WHAT TO DO
Count how many lines of the records below contain the word "collared" and reply with the number alone.

INPUT DATA
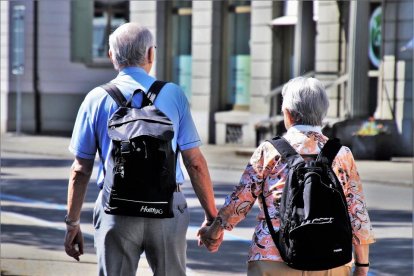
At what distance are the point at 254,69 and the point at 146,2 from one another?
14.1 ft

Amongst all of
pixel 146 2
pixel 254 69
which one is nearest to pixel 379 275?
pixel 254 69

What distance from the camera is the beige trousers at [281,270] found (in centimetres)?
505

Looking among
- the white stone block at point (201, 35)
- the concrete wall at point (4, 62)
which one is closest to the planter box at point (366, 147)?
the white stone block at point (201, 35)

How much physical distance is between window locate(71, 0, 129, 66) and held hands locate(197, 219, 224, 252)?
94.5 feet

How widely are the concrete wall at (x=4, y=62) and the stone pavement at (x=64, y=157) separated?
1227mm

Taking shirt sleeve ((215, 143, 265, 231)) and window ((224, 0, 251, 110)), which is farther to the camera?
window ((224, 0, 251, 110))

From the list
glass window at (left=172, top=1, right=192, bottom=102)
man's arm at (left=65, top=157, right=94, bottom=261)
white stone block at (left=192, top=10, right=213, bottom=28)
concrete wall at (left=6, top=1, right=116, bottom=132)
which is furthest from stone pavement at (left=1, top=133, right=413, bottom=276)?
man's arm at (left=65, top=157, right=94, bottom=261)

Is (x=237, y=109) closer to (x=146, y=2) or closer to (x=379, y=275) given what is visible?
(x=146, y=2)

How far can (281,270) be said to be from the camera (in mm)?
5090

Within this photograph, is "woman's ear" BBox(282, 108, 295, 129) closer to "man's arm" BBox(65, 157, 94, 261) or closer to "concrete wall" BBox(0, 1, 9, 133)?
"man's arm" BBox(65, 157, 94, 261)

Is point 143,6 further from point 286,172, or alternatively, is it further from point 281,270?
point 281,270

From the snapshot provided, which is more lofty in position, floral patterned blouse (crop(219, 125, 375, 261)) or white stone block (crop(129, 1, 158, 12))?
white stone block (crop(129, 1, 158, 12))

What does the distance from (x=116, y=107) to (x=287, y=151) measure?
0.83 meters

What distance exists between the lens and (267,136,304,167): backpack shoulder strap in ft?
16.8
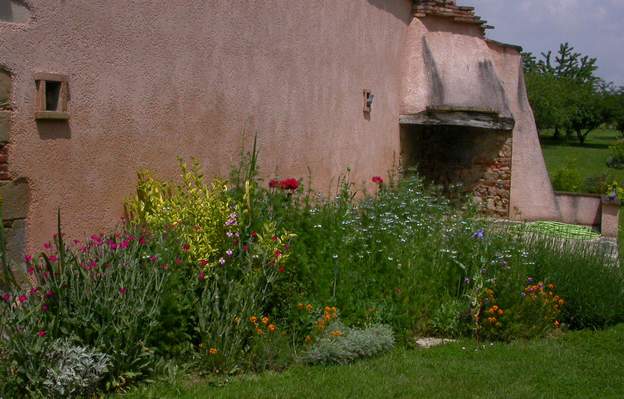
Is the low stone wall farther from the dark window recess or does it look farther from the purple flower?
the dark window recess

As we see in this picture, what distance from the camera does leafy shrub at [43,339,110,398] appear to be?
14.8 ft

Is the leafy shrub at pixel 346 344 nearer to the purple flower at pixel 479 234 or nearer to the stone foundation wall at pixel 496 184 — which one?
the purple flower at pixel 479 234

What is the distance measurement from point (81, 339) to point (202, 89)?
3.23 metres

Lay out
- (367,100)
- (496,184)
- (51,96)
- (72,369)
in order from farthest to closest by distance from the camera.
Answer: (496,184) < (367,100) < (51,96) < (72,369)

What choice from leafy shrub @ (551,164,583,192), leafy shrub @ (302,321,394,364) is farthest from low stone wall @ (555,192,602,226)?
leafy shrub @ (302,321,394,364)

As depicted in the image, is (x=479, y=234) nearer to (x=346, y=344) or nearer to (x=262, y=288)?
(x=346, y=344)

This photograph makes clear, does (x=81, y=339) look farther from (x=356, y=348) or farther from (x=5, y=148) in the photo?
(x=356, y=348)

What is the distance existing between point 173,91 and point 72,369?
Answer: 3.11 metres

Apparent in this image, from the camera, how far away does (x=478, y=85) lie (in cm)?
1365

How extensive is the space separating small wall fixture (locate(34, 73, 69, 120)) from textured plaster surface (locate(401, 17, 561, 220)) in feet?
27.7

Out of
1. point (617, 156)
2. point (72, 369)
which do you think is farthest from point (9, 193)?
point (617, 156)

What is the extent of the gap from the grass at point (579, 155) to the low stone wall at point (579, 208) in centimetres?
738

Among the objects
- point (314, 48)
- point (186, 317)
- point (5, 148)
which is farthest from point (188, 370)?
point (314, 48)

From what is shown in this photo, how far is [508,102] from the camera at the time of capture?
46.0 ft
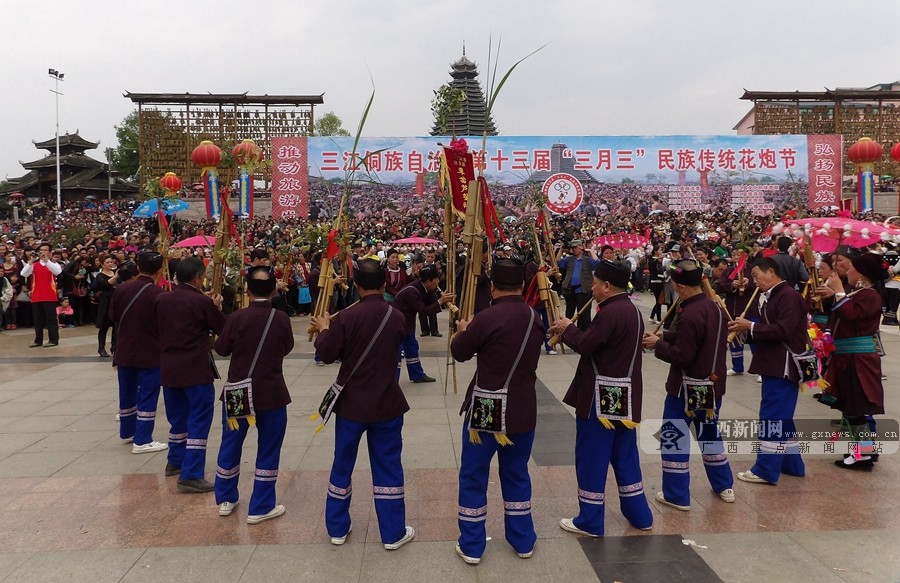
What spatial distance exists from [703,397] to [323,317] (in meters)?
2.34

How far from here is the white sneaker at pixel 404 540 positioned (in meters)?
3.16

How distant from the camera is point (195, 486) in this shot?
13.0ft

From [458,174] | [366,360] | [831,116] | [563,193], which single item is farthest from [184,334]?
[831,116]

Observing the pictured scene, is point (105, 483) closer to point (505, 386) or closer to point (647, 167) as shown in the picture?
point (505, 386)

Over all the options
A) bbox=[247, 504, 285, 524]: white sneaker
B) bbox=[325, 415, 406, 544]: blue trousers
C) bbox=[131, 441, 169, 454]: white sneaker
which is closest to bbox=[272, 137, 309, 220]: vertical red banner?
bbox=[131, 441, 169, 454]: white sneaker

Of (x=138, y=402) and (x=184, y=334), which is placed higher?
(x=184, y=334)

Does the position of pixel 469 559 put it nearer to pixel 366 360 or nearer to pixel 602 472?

==

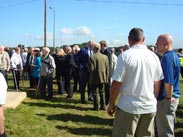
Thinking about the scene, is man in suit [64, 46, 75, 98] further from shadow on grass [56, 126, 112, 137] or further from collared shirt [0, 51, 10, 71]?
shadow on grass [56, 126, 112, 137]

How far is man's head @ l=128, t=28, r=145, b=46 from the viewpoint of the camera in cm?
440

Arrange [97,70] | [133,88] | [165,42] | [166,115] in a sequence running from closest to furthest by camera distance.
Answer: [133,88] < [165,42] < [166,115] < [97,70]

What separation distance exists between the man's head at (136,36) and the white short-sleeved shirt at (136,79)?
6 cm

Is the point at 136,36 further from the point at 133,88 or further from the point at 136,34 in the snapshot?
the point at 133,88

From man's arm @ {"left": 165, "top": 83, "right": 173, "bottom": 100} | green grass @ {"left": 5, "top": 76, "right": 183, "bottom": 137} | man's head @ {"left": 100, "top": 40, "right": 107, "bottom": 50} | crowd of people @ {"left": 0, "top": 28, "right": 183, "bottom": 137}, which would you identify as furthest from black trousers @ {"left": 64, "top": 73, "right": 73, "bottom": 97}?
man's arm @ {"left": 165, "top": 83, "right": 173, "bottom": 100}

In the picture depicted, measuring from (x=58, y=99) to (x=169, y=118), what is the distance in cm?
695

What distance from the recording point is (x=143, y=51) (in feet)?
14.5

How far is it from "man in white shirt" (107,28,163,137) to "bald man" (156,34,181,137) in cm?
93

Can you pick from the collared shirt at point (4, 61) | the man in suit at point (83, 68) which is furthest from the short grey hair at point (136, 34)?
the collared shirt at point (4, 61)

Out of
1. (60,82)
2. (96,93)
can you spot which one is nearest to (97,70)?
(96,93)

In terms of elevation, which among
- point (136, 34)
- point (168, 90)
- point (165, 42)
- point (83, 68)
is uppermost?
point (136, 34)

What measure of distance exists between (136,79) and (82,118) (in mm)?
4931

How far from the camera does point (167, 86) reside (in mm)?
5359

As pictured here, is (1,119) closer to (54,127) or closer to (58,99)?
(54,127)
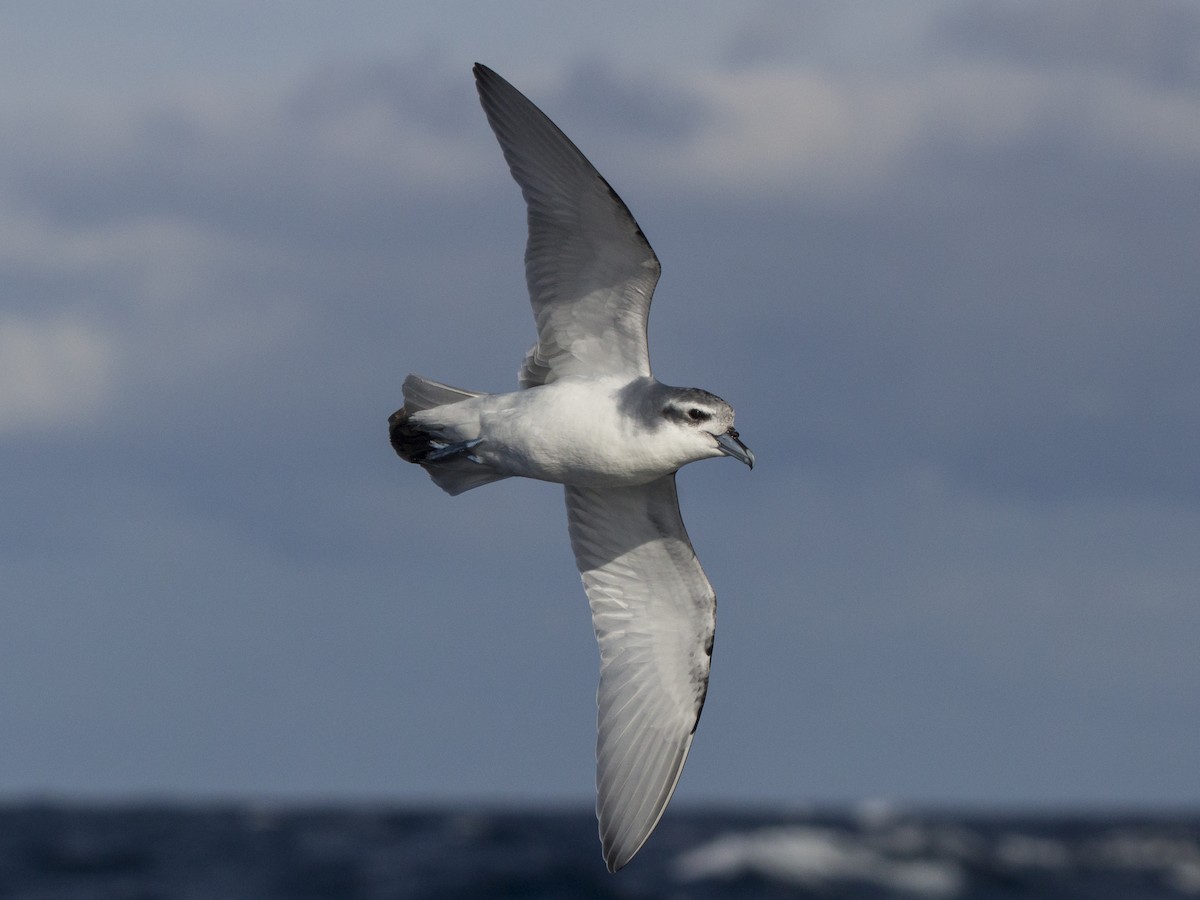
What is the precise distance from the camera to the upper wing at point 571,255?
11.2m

OUTPUT BELOW
3